עַבְדֵי זְמָן עַבְדֵי עֲבָדִים הֵם –
עֶבֶד אֲדֹנָי הוּא לְבַד חָפְשִׁי:
Slaves of time are slaves of slaves;
Only God’s slaves are free.
Rabbi Yehudah Halevi
All I wanted to do during my teenage years was to break free from my jail. I thought that once I got to university, things would be better; but no. Instead, I was becoming more acutely aware of how much I, and everyone around me, was living like an automatic robot, responding without questions to conditioning which I was only vaguely starting to glimpse. I quit school, joined the army and resolved that as soon as my military service was over, I would travel to India, find myself a guru at whose feet I would study, and become free.
Instead of going to India, India came to me. In 1973, one year into my military service, I learnt the practice of Transcendental Meditation. Within three weeks of practice I had a very clear vision that I would become a teacher of this meditation and that I would work closely with its founder, Maharishi Mahesh Yogi, who lived in Europe at the time.
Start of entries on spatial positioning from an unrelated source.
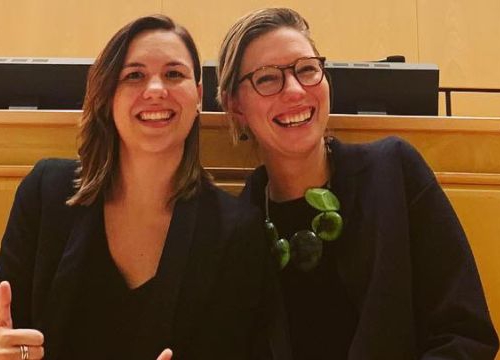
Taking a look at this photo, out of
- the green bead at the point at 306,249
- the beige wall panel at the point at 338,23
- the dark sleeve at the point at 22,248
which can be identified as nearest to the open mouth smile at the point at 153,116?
the dark sleeve at the point at 22,248

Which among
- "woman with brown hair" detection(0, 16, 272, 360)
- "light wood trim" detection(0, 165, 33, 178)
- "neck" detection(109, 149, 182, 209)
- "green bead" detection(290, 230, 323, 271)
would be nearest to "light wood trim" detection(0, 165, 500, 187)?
"light wood trim" detection(0, 165, 33, 178)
All this seemed quite strange in Israel of those days. It would be years before young Israelis would swarm India in their post-military wandering and become familiar with the teachings of the East. Equally strange was the fact that the more I practiced this Hindu meditation, the more interested I became in Jewish texts, which were hitherto considered by me to be irrelevant relics of the past. The more I delved into the depths of my own consciousness, the more the sacred texts—the Bible, the writings of Rabbi Nachman from Breslov, and others—seemed relevant and compelling, although I could not exactly explain why.
In retrospect I believe that the practice of meditation allowed the awakening in me of a different mode of awareness and of knowing, which, as a modern secular Israeli I had not been exposed to. It was the mode of knowing that was embodied by Elisha, whose only wish from the departing Elijah was: וִיהִי נָא פִּי שְׁנַיִם בְּרוּחֲךָ אֵלָי – “Please let me inherit a double share of your spirit.” (2 Kings 2,9). It was that the Mishnah sages were referring to when they said: יְהִי בֵיתְךָ בֵּית וַעַד לַחֲכָמִים, וֶהֱוֵי מִתְאַבֵּק בַּעֲפַר רַגְלֵיהֶם, וֶהֱוֵי שׁוֹתֶה בַצָּמָא אֶת דִּבְרֵיהֶם – “May your home be a place of assembly for the wise, may you dust yourself with the dust of their feet and may you drink their word with great thirst” (Avot 1,4). Now, with my awareness sensing the scent of this intuitive mode of cognition, the scriptures resounded to me with greater depth.
I did join my guru at the end of my military service and I ended up spending almost 25 years “at his feet.” Maharishi recognized early by my passion for sacred texts and encouraged me to study the sacred writings and mystical ideas of the world’s major traditions. It was an arduous path of love: through attuning to his thinking and feeling, intuitive knowledge and understanding started flowering in me and I felt the dawning of space between me and my neuroses. With time I acquired deeper insights into the mystical dimensions of the various religions. I also came increasingly to the realization that, after everything is said and done, I am fundamentally a Jew.
* * *
The path of gaining knowledge through surrender to a teacher is not for the faint of heart. There are obstacles, from within and without: firstly, as products of the postmodern era that assigns every truth a relative, context-bound value, many of us find it difficult to commit to a single path. Furthermore, enough evidence has accumulated in world history to convince us of the potential dangers of leaders to whom one surrenders, whether political or spiritual.
And yet, I believe that if we want to embrace spiritual life in earnest, surrender is central. I have derived inspiration from the fact that in both the Jewish and Muslim traditions, in which slavery was part of culture, calling someone a slave was a grave insult, but adding the suffix “god” to the word “slave” transformed it from a curse to a blessing. In both traditions, calling one’s child “God’s slave” ( Ovadiah in Hebrew or Abdallah in Arabic) is considered auspicious.
It has been more than 45 years since I started this spiritual adventure. My path has taken many a turn, some blissful and some treacherous, some productive and some seemingly less so; but all have made me wiser. My ideas of what surrender means have changed and evolved over the years. As I look back, I feel grateful that I was brave enough (or reckless enough, take your pick) to choose this unusual path, which allowed me the rare privilege of intimate company with extraordinary men and women. It gave me access to an experiential taste of freedom that I only intuited when I started, and the fragrance of which has been growing daily in my life.